| 課題の目的 |
黄金背景のテンペラ画を紹介する本文に出てくる美術館の名称を、すべて挙げよ。

| 抽出テキスト |
++++++++++

目黒区美術館では、これまで、画材や色材をテーマにした展覧会とワークショップを継続的に開催してきました。その一つ「色の博物誌」展は、通常の展覧会では紹介されることが少ない、絵画などの表現を構成する色材とその原料、エピソードなどを取り上げ、作品と組み合わせて構成した企画です。また、古典的な技法や絵具制作の再現などをワークショップで行い、人と色材のかかわりという新たな切り口を提示してきました。

この度の展覧会では、1992年からの「色の博物誌」展とともに開催してきたワークショップ「古典技法への旅」から、“中世の華” とも表すべき黄金背景による「テンペラ画(卵黄テンペラ)」の技法を取り上げます。

金箔を背景に、顔料を卵黄で練って描き上げていくこの技法では、金箔に見事な装飾技法が施され、その表現は工芸的な魅力にもあふれています。この黄金背景を伴うテンペラ画は、主にイタリア14世紀から15世紀前半に発展しました。

石原靖夫(1943ー )は、1970年にイタリアに渡り、黄金テンペラの技法を学び、6年の歳月を、ゴシック期シエナ派の画家シモーネ・マルティーニ(1284頃ー1344)の代表作《受胎告知》(1333年、ウフィツィ美術館蔵)の技法研究に費やし、ローマ滞在中に復元模写を完成させました。1978年の帰国後、すぐに東京都美術館で展示と講座が組まれるなど注目を集めました。目黒区美術館では、1992年の「色の博物誌・青―永遠の魅力」展において、この復元模写《シモーネ・マルティーニ〈受胎告知〉》を展示し、聖母マリアのマントに使われたラピスラズリの青について取り上げました。石原靖夫と目黒区美術館の関係はこの時から始まり、2019年3月までに専門家向けの内容でワークショップを7回開催し、テンペラ画という古典技法の普及に努めてきました。

++++++++++

(データセットに収められた記録)
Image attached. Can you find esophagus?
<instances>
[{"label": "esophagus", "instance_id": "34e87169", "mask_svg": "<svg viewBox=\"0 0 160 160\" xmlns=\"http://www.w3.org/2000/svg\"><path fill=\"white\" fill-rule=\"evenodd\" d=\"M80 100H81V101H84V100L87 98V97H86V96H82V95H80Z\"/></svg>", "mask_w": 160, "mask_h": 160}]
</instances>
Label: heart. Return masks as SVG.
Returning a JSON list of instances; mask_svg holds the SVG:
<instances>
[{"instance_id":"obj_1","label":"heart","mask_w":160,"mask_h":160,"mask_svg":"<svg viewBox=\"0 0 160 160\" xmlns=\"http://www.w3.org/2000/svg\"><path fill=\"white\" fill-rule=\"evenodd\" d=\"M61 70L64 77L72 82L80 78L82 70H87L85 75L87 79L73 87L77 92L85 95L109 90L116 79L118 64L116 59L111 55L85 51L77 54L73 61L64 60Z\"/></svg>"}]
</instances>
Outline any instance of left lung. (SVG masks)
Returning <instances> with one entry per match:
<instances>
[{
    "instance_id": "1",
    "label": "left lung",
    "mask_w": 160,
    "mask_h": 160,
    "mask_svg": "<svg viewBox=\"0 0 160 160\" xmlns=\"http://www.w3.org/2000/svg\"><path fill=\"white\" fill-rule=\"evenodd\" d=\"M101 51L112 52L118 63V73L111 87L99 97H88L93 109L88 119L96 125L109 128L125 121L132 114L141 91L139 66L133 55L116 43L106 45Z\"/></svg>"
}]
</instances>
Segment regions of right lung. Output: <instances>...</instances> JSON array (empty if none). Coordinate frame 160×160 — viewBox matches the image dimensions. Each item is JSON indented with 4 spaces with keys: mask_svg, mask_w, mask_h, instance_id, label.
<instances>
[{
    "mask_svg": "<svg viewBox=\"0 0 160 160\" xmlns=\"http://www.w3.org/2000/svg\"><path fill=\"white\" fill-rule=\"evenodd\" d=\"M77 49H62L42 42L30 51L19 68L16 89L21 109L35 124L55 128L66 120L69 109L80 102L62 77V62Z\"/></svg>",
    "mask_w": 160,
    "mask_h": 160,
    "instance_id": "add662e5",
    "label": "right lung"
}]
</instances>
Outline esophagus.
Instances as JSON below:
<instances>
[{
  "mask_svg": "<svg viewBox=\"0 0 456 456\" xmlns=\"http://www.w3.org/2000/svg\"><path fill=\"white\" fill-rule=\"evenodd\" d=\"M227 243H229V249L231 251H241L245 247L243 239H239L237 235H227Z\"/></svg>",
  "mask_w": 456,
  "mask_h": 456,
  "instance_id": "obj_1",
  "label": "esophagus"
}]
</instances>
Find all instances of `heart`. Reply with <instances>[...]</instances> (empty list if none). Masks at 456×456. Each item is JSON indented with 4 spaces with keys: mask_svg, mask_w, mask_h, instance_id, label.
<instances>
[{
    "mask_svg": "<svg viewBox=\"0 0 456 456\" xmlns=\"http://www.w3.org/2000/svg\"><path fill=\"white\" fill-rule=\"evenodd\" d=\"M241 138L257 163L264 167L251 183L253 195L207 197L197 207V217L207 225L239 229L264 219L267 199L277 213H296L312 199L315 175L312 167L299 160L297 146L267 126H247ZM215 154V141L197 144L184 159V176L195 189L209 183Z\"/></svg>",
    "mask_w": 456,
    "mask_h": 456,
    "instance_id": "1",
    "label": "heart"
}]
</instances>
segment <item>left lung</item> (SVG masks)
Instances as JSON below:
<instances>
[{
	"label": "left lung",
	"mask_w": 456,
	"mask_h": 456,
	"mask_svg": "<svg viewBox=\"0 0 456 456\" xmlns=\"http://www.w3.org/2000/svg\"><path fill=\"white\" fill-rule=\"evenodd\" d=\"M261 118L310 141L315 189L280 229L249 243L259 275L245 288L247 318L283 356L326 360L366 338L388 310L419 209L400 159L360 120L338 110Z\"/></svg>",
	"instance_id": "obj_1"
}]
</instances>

++++++++++

| 課題の出力 |
目黒区美術館、ウフィツィ美術館、東京都美術館